Dans le cadre de la journée internationale de la Solidarité Humaine, Pressenza Montréal a rencontré Anne Farrell, qui vient de publier l’ouvrage Un sens de la vie qui défie la fatalité de l’extinction massive (Un sens de la vie qui défie la peur de l’extinction massive) publié aux éditions Henri Oscar Communication. Dans cet article nous présentons une interview réalisée le 19 décembre 2024.

Pressenza: Dans ton ouvrageUn sens de la vie qui défie la fatalité de l’extinction massive’, tu décris comment tes expériences avec le non-sens de la vie t’ont mené à entreprendre une quête d’un sens profond de la vie. Peux-tu nous expliquer ta démarche?

Certainement, durant mon enfance et adolescence j’ai été confrontée à l’expérience du non-sens de la vie à plusieurs reprises. Six membres de la famille de ma mère se sont suicidés à différents moments au cours de cette période. 

Plus tard devenu adulte, j’ai compris que ces expériences continuaient d’agir sur mes perceptions et sur le regard que je portais vers le futur. À 19 ans, j’ai eu la chance de rencontrer Colette et Marie-Claire, des femmes extraordinaires engagées dans le mouvement du nouvel humanisme à Montréal. Elles m’ont invité à participer à une expérience méditative guidée appelée l’expérience de la Force. Cette expérience m’a totalement renversée.  Le contact avec la Force m’a révélé la possibilité de transformer le non-sens en sens de la vie sans l’intervention de Dieu ou d’une autre entité. Mais, il m’a fallu plus de 25 ans pour résolument entreprendre une démarche qui mène à la révélation d’un sens profond. En fait, suite aux attentats de New York du 11 septembre 2001, j’ai ressenti l’urgence d’entreprendre une quête d’un sens profond de la vie. Cet événement m’a profondément ébranlée et j’ai compris que le monde sombrait de plus en plus dans la violence et la peur du futur. J’ai pris la ferme décision d’apprendre à dépasser cet état de non-sens en moi en diffusant les pratiques de la non-violence Active à travers le monde. 

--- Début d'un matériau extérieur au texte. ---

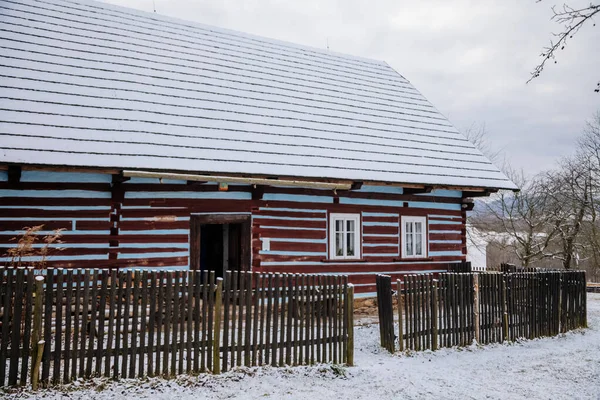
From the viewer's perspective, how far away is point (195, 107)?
11.1 m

Malgré mes bonnes intentions et mes actions pour diffuser la non violence, cet état de conscience me collait constamment à la peau. En 2004, j’ai commencé des études sur les états de conscience dans le cadre d’une maîtrise de recherche à l’université. J’ai étudié comment sont formalisées par la conscience les sensations de présence, d’immersion et de coprésence que les gamers expérimentent alors qu’ils interagissent dans les mondes virtuels. Ce sujet de recherche n’a apparemment rien à voir avec le sens de la vie, mais grâce à mon étude j’ai développé une connaissance plus élargie des mécanismes de la conscience et des phénomènes d’immersion de la structure psychophysique et du psychisme humain dans des états de conscience. 

La question de recherche de ma thèse était justement de savoir si les gamers étaient immergés dans un état de conscience qui leur permettrait d’élaborer des actions relativement complexes à partir d’une stimulation provenant d’une surface plate (écran tactile, ou écran d’un ordinateur). Mes hypothèses pour solutionner cette problématique m’ont amené à explorer la théorie de la psychologie de l’image proposée par Silo et l’esquisse des émotions de Sartre. Finalement, suite à une série d’observations et d’études de plusieurs groupes de jeunes gamers, je suis arrivée à la conclusion que les mécanismes de la conscience permettent le déploiement d’activités rapides et complexes grâce à la spatialité de l’image interne (image mentale). En fait, les gamers sont immergés dans un état de conscience appelé l’état de conscience de présence et de coprésence.  Ainsi en reprenant les concepts de Silo qui supposent que les sensations et les perceptions sont structurées à partir de l’appareil de sens, l’appareil de la mémoire et l’appareil de la conscience puis transformés en impulsions. J’ai pu expliqué comment ces impulsions sont par la suite projetées sous la forme d’images sur un écran mental appelé l’espace de représentation permettant ainsi aux gamers de mobiliser des actions à partir d’une surface plate afin activer les fonctionnalités des mondes virtuels et interagir avec d’autres gamers. 

Plus tard j’ai constaté que le non-sens que je ressentais face au futur, n’était pas un phénomène isolé à moi seule, mais qu’il s’agissait d’un état de conscience collectif dans lequel nous sommes tous immergés. Cet état de conscience s’appelle la conscience en danger. J’ai constaté que cet état de conscience limite les possibilités d’amplifier la liberté opérative de la conscience humaine et conséquemment limites nos capacités à gérer des situations existentielles de plus en plus complexes.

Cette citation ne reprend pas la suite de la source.